Data indicated that baseline demographic measurements and bone mineral density (BMD) of the lumbar spine were not different between E2-deficient and E2-sufficient subjects. Smoking activity (packs smoked/day, years smoked) was higher in periodontitis patients (P=0.0001). E2-sufficient periodontitis subjects had a higher frequency of supragingival plaque without increasing gingival inflammation.

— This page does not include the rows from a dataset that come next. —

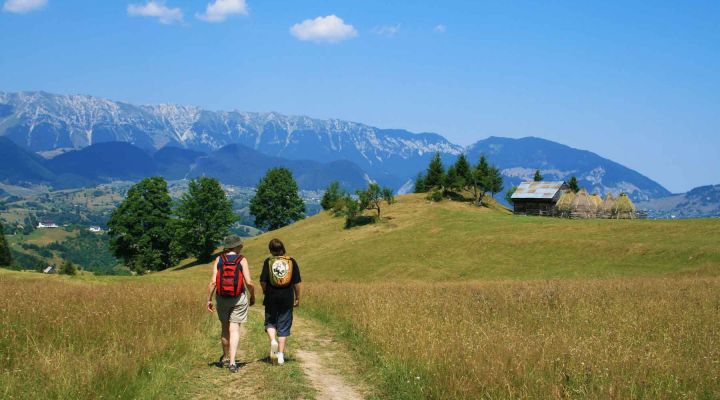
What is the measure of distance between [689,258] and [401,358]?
119 ft

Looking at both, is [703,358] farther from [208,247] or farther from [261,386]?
[208,247]

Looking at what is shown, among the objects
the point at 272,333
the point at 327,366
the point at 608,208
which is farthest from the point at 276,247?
the point at 608,208

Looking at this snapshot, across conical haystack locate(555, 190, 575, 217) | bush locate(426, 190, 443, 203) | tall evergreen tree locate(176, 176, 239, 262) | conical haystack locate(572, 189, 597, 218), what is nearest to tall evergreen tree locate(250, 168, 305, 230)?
tall evergreen tree locate(176, 176, 239, 262)

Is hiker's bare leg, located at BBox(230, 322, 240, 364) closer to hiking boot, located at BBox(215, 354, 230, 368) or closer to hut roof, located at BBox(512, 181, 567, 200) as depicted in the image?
hiking boot, located at BBox(215, 354, 230, 368)

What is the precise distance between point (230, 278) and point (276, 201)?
102044mm

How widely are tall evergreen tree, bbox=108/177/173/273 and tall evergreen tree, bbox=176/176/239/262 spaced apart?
→ 8.41ft

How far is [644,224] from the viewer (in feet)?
180

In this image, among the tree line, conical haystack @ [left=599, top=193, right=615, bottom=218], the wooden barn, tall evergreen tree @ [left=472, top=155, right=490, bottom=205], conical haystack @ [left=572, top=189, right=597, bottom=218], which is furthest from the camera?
the wooden barn

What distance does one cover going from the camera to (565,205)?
87.3 meters

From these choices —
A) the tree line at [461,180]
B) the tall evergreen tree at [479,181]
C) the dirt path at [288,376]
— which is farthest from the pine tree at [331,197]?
the dirt path at [288,376]

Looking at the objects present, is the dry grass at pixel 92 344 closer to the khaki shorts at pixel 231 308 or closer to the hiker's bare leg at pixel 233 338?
the hiker's bare leg at pixel 233 338

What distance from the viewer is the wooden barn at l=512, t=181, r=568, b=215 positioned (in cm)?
9319

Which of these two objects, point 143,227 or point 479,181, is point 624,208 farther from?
point 143,227

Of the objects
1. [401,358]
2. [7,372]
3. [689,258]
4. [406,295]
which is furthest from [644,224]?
[7,372]
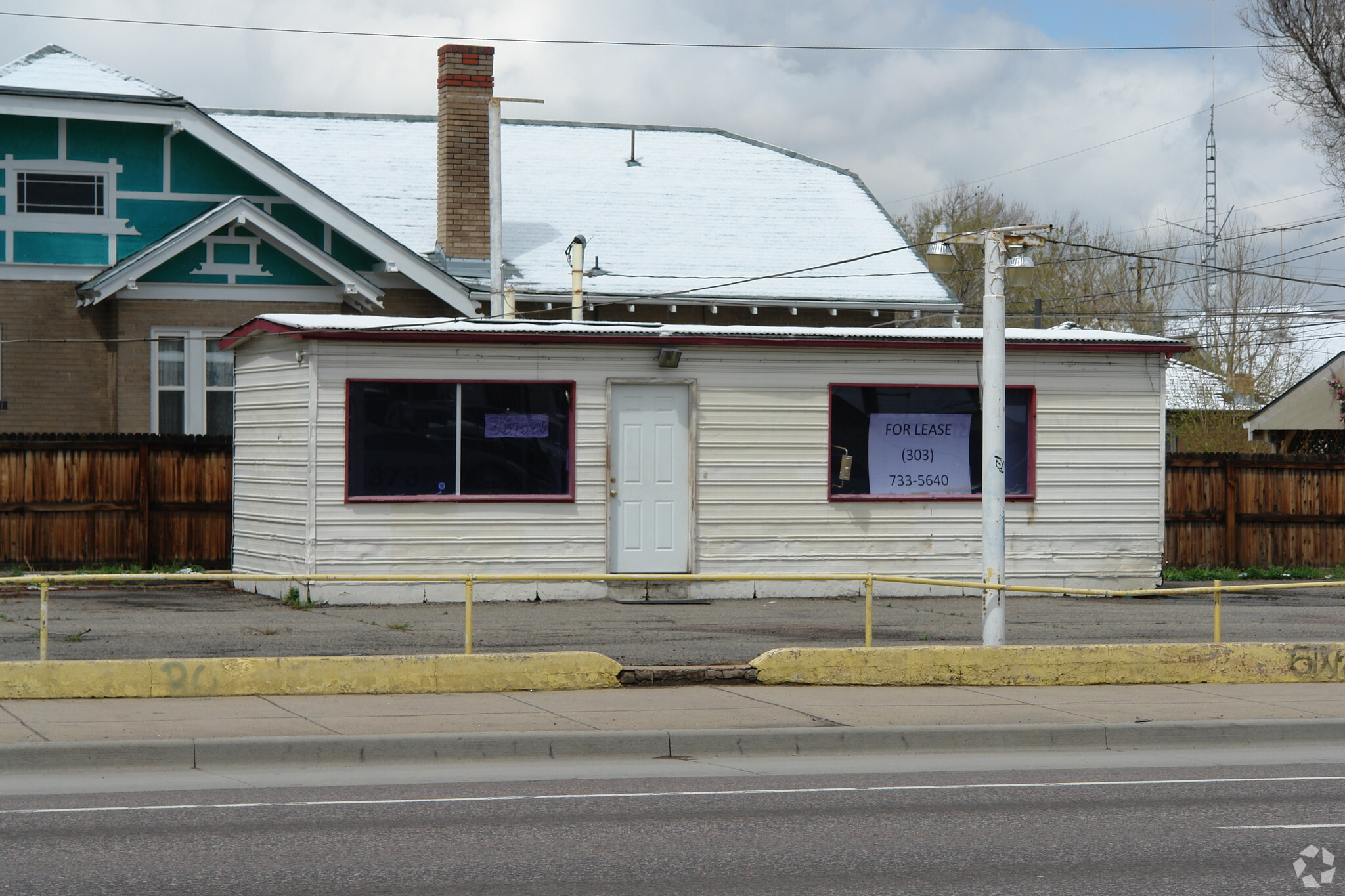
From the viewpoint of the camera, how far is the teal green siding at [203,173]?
21859 millimetres

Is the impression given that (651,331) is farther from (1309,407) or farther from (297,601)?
(1309,407)

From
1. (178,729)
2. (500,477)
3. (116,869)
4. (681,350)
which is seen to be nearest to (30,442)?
(500,477)

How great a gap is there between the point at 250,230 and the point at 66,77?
11.4 feet

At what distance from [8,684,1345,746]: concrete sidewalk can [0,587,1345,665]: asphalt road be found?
57.8 inches

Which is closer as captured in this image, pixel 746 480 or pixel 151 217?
pixel 746 480

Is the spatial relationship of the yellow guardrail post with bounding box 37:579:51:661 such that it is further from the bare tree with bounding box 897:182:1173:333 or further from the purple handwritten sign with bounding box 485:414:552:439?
the bare tree with bounding box 897:182:1173:333

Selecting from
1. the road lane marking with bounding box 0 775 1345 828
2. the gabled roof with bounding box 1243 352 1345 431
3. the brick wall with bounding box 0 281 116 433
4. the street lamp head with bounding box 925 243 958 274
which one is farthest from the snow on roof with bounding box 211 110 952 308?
the road lane marking with bounding box 0 775 1345 828

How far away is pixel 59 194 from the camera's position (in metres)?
21.4

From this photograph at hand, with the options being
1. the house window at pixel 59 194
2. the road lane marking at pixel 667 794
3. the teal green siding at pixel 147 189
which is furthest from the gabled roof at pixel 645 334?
the road lane marking at pixel 667 794

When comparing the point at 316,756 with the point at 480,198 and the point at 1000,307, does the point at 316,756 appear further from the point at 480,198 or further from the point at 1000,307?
the point at 480,198

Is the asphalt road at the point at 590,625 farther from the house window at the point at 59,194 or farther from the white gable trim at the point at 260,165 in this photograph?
the house window at the point at 59,194

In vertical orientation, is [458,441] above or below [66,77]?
below

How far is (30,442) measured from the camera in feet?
62.2

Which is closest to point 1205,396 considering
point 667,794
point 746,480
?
point 746,480
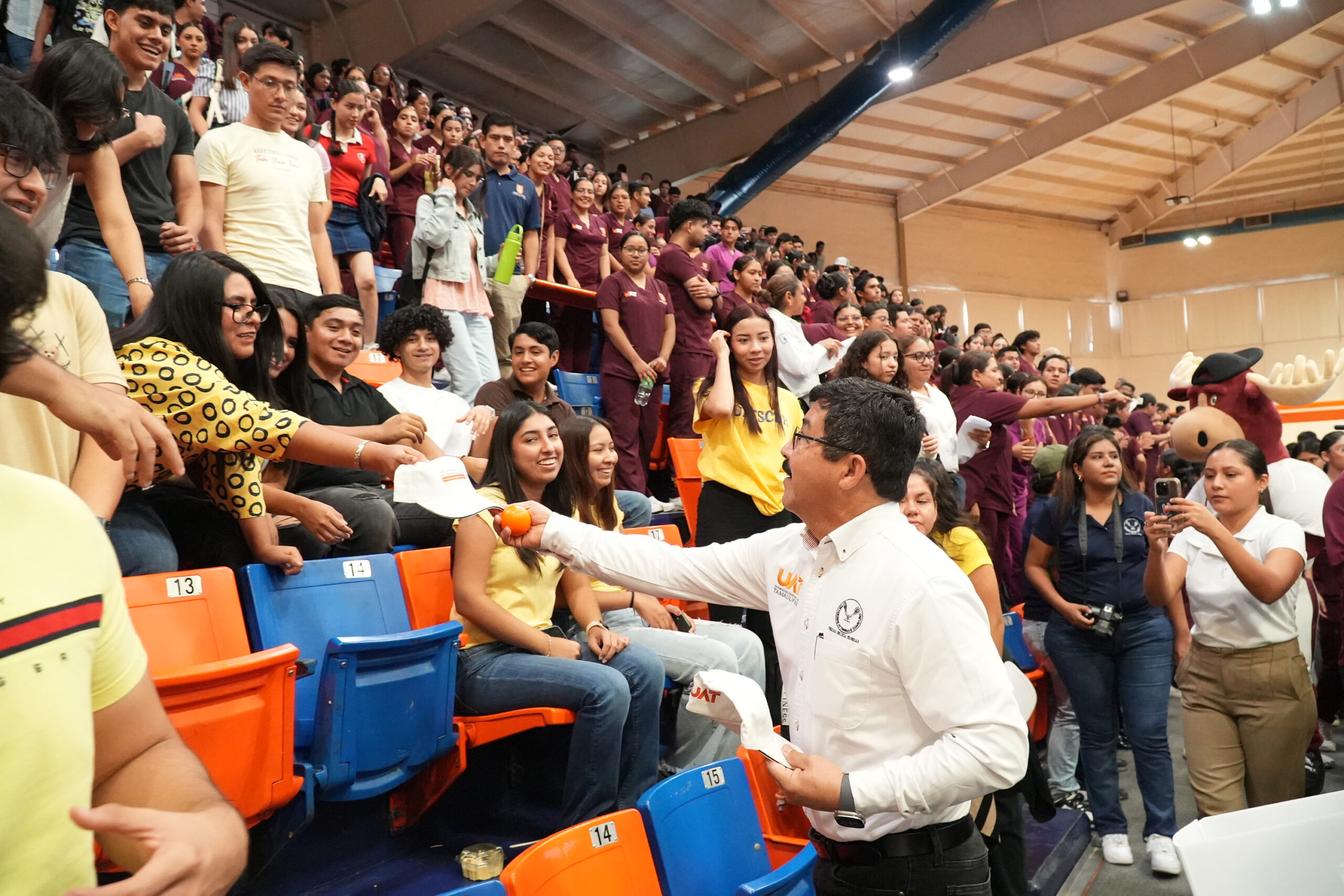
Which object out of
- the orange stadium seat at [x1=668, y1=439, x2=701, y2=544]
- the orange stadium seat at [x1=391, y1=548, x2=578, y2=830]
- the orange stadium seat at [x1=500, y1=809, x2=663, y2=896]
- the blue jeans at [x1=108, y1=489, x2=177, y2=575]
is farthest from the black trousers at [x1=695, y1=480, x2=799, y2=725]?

E2 status did not influence the percentage of sites losing RCAL for either periodontitis or non-periodontitis groups, but when non-smoking osteopenic/osteoporotic periodontitis patients were evaluated, E2-deficient subjects had more BOP (43.8% versus 24.4%, P<0.04) and a trend toward a higher frequency of > or =2.0 mm RCAL loss (3.8% versus 1.2%, P<0.1) than E2-sufficient subjects.

CONCLUSIONS

These data suggest that E2 supplementation (serum E2>40 pg/ml) is associated with reduced gingival inflammation and a reduced frequency of clinical attachment loss in osteopenic/osteoporotic women in early menopause.